Then I zoomed home from St. Johns, picked up my family, and we were privileged to attend the opening of the e-merge 2010 art exhibit at the Bullseye Gallery. Fellow writer and artist Greg Bell had a piece accepted into this prestigious show. All of the pieces were some kind of glass-work, of which I know nothing. My lack of knowledge of process allowed me to view each piece simply for its beauty, delicacy, and astounding visual impact. They were all stunning pieces. I was quite amazed by the iterations of form. Greg's piece was beautiful and, for me, evoked a thoughtful, timeless leap into what could be the origins of the universe.
Pretty heady stuff, the stimulation of words and art. I am moved by what opens up in response. We connect instinctively to those objects around us, even the most mundane items of our daily lives. It is why we buy souvenirs at the London Underground gift shop, keep the pens from the Hilton at the Walt Disney World Resort, save the photos of our last visit to the coast, and still have a cardboard box in the attic full of papers, trinkets and beer bottle caps from when we were in college.
I heard the term "sacred objects" from Stevan and Joanna Rose during a writing session at the Pinewood Table, but the theory is not new. Raymond Carver wrote about it in his essay "On Writing" (Fires, pg 15):
"It's possible, in a poem or a short story, to write about commonplace things and objects using commonplace but precise language, and to endow those things—a chair, a window curtain, a fork, a stone, a woman's earring—with immense, even startling power."
The secret, if that's what it could be called, is that the objects themselves are not what moves us; it is our own human context to which we respond. John Gardner wrote, "Fiction seeks out truth." (The Art of Fiction, pg 79) We respond to those great human truths that are the basis of all of human emotions as they filter down and are applied to our own experiences.
The glass Radio Flyer in the art exhibition touched my memory of the day I came home from the hospital with my second daughter and gifted my oldest, then two and a half years old, with her own red wagon to go along with her new baby sister. My emotional response was emphasized by the fact that both of these daughters stood with me at the gallery, grown now and in their early 20s, beautiful, unique, intelligent and creative.
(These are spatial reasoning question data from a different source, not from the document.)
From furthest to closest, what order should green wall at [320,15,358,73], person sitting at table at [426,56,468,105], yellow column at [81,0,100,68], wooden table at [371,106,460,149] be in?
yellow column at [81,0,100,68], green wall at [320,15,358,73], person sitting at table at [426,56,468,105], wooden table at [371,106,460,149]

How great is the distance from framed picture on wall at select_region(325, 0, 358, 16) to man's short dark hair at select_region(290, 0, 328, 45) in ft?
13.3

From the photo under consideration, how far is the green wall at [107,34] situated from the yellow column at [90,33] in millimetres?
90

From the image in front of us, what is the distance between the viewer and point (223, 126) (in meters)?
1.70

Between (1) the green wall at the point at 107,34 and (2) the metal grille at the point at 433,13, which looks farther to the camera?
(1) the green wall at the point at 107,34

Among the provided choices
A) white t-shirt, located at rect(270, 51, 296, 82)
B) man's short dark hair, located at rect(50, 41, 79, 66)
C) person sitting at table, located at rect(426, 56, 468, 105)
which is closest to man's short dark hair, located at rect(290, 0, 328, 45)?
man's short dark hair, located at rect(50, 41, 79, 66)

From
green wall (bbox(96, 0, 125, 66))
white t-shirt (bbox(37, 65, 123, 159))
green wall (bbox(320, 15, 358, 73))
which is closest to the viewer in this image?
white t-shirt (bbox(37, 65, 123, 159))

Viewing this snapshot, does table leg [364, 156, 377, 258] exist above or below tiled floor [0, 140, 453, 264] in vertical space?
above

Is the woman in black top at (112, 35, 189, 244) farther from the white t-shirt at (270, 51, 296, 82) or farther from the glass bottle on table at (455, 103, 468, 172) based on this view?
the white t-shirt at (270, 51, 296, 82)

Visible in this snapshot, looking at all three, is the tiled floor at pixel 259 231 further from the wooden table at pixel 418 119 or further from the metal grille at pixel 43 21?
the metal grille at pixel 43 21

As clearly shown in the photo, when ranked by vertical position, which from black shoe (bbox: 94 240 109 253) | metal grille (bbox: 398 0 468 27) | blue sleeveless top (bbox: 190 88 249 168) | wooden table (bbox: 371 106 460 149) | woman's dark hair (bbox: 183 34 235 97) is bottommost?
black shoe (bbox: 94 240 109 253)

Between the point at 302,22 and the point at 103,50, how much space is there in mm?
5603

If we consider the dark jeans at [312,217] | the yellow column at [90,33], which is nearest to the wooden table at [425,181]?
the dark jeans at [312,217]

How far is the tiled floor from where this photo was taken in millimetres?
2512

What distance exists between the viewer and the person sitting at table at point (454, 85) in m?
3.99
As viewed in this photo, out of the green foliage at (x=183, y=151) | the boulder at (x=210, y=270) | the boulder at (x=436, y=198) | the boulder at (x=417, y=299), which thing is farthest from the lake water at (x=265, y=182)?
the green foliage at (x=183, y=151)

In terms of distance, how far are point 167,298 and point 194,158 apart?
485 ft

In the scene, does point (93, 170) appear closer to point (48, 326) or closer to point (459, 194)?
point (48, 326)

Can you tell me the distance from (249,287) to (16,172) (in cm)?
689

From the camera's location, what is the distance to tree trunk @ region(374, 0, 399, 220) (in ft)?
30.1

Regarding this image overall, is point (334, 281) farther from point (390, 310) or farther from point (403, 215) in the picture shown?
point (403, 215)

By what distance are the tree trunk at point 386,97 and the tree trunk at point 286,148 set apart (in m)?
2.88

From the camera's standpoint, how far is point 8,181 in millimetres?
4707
It was a sweeping feeling of joy and pride—deep emotions evoked by this single object of art.
John Gardner goes on (pg 80):
"Restating old truths and adapting them to the age, applying them in ways they were never before applied, stirring up emotion by the inherent power of narrative, visual image, or music, artists crack the door to the morally necessary future. The age-old idea of human dignity comes to apply even to the indigent, even to slaves, even to immigrants, now recently even to women."
(I laugh at this quote every time I read it because of the last phrase—but that is another tangent of thought.)
The objects that recur in my own writing are often simple—coffee cup, ring, candle, rolling pin—or those thrilling one-time discoveries of the unusual or unexpected that then become endowed with the power of the moment—rabbit's foot, found arrowhead, hand-tied marabou jig, or a single 9mm bullet scarred along the cap. What life-changing moments are attached to each of these sacred objects? To clarify the truths connected to those moments is the ongoing challenge.
I write forward with purpose, having worked through Gardner's exercise suggestions to the final one that is the last line of The Art of Fiction:
30. Write a fabulous story using anything you need.